Waiting for a Supercommittee Deal: Members of Congress Up the Pressure

Nov 17, 2011 4:34pm

With all eyes on the 12 members of Congress hunkered down trying to find a pathway toward a supercommittee deal, other members of Congress are left on Capitol Hill now with little sway in a final deal but with plenty to say.

As the negotiations stall with the clock ticking down, members of Congress have started to become much more vocal in their recommendations and urging of their colleagues to get a deficit deal done now.

A pessimistic Senator Jeff Sessions, R-Ala., said today he doubts the committee will be able to reach an agreement, and disputed its very formation.

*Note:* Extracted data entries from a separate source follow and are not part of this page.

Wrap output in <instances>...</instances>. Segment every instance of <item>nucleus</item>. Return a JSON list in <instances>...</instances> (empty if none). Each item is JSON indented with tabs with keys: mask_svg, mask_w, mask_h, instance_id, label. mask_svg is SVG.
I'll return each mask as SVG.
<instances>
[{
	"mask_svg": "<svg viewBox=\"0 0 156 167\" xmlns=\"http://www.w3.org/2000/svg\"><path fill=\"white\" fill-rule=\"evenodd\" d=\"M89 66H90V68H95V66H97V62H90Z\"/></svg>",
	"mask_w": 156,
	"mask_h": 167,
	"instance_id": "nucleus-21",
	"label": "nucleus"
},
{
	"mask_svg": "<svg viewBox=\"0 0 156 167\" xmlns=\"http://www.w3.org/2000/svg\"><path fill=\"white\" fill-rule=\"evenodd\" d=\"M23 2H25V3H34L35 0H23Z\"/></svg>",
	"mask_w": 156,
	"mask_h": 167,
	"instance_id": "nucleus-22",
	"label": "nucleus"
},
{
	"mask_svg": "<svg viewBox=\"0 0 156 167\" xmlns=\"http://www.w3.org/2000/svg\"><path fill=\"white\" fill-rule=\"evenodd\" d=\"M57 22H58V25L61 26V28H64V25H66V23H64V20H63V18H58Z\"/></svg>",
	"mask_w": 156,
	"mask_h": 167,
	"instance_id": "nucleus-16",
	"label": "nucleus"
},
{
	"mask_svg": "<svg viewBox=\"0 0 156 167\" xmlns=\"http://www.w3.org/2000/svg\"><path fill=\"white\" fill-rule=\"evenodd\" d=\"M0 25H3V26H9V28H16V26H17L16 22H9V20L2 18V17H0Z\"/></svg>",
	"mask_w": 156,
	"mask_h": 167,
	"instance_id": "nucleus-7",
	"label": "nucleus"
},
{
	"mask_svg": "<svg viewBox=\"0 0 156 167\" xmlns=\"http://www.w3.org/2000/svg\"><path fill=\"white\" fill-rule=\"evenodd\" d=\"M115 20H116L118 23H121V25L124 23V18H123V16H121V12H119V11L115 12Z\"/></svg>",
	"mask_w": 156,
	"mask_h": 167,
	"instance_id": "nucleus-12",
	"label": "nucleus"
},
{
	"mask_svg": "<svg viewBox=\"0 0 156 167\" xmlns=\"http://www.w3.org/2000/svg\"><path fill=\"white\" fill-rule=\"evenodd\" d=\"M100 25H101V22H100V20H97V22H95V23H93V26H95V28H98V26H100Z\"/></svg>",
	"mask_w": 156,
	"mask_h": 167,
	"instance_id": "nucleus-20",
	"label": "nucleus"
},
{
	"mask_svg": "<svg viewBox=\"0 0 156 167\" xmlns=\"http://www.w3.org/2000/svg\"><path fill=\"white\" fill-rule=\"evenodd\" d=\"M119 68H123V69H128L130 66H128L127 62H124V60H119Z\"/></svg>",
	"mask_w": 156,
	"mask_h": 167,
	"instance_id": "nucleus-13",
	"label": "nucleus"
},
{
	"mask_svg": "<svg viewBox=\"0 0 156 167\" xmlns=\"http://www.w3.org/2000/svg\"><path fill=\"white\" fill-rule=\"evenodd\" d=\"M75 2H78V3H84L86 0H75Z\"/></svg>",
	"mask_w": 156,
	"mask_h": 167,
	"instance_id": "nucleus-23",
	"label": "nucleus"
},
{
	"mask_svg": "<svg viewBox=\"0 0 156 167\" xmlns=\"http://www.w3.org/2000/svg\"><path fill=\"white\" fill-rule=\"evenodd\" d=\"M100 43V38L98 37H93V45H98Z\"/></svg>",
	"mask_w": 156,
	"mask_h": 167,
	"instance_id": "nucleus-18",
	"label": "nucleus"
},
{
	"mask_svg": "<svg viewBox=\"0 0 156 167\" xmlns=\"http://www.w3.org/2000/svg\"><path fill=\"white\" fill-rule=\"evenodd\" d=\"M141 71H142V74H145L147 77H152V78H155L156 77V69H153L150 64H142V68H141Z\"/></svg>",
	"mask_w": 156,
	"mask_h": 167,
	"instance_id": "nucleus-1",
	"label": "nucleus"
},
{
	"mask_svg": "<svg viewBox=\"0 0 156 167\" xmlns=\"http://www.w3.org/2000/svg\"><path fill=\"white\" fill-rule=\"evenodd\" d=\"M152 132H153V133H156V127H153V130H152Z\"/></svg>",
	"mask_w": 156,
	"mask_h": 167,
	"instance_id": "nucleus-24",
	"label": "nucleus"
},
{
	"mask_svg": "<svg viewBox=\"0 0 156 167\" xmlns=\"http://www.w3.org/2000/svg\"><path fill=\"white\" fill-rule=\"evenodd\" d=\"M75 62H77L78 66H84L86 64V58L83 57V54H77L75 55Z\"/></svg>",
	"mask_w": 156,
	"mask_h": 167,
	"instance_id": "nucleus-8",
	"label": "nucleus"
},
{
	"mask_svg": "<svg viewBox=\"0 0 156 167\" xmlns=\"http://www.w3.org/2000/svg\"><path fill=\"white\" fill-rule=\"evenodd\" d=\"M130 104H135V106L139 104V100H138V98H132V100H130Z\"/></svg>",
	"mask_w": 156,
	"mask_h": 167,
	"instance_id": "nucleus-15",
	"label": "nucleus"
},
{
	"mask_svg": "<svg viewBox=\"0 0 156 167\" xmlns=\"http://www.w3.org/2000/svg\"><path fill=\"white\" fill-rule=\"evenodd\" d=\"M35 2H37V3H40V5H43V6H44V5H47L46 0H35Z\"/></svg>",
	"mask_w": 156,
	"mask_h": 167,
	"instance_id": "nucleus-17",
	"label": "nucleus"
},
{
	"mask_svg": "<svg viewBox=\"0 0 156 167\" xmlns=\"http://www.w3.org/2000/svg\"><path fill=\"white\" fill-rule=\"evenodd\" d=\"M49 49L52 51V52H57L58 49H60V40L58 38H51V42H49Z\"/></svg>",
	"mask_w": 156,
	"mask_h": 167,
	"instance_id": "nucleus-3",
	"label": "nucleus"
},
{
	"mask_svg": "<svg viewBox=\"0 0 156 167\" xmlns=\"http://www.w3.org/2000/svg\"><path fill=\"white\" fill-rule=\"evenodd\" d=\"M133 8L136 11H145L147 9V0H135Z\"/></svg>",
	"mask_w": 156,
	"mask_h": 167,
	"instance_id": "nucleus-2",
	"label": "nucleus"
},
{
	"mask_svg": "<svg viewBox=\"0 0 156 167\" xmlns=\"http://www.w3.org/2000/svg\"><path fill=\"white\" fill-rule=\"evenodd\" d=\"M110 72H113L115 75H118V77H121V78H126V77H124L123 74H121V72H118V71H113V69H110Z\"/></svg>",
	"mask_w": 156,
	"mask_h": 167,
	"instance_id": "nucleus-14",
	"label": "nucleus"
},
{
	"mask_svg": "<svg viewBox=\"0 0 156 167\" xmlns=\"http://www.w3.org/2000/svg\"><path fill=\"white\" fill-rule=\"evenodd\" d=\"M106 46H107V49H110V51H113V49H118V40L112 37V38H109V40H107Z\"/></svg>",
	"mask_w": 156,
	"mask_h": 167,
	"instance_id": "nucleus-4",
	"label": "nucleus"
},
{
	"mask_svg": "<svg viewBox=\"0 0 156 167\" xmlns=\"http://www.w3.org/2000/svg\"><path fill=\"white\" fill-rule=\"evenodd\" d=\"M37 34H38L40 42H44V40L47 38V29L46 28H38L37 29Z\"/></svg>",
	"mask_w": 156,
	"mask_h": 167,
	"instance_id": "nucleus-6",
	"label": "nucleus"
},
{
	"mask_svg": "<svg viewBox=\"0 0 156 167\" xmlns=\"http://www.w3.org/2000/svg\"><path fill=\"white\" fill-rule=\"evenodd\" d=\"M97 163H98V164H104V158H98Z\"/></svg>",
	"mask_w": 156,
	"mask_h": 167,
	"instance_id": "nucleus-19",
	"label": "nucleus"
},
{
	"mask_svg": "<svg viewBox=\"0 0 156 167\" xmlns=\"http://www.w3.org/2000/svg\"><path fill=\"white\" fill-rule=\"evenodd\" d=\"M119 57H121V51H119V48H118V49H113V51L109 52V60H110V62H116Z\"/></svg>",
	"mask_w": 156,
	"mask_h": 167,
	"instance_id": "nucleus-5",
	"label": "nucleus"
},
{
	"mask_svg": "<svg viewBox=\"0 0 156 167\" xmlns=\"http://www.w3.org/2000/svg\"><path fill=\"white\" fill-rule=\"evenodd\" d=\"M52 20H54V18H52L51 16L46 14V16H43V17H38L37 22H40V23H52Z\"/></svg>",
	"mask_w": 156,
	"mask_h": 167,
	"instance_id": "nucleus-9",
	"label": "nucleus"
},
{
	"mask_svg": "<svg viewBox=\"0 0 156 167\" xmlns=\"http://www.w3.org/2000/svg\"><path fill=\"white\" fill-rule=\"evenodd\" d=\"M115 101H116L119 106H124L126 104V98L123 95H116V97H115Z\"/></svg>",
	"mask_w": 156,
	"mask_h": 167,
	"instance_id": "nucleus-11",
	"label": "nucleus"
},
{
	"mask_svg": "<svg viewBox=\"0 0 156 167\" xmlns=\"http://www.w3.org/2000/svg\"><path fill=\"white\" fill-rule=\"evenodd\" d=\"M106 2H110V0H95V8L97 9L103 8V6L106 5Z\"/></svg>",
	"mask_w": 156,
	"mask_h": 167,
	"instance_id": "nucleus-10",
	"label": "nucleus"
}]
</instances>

“Congress has taken a great risk in turning over to a committee of 12 this responsibility,” Sessions said on the Senate floor today. “It’s going to be difficult for them to reach an agreement. If they don’t, damaging sequestration could occur. If they do reach an agreement, we’ve got to be sure it’s an honest agreement that actually achieves what they promise, which is a minimum of $1.1 trillion in deficit reduction.”

Other members of Congress have teamed up to hold press conferences or rallies, urging the committee members to hear their warnings on what should and should not make up parts of the final deal.

Today, that took the form of gold alarm clocks being delivered to members of the supercommittee by Democratic senators and representatives who wanted to send the message that, “time is running out,” and to urge the members not cut Social Security, Medicare and Medicaid in the final deal.

“We are not going to allow them to cut Social Security,” Sen. Bernie Sanders, I-Vt., said to a group of senior citizens gathered at an event staged more as a pep rally to urge the supercommittee toward not cutting their benefits.

“We want to welcome you to the first meeting of Occupy the Joint Committee,” Sen. Barbara Mikulski, D-Md., told the group about the supercommittee.

Mikulski said that Social Security did not cause the nation to go into such deep debt, so the program should not be on the chopping block.

“They say that all things are on the table. Well, I don’t know if all things should be on the table,” Mikulski said. “Get it off this table.”

Some aren’t even waiting for the supercommittee’s deal.

Republican members of Congress like Sen. Mike Lee, R-Utah, and Sen. Rand Paul, R-Ky., joined conservative FreedomWorks today for a tea party rally they said was their “response” to the supercommittee’s “likely disappointing findings.”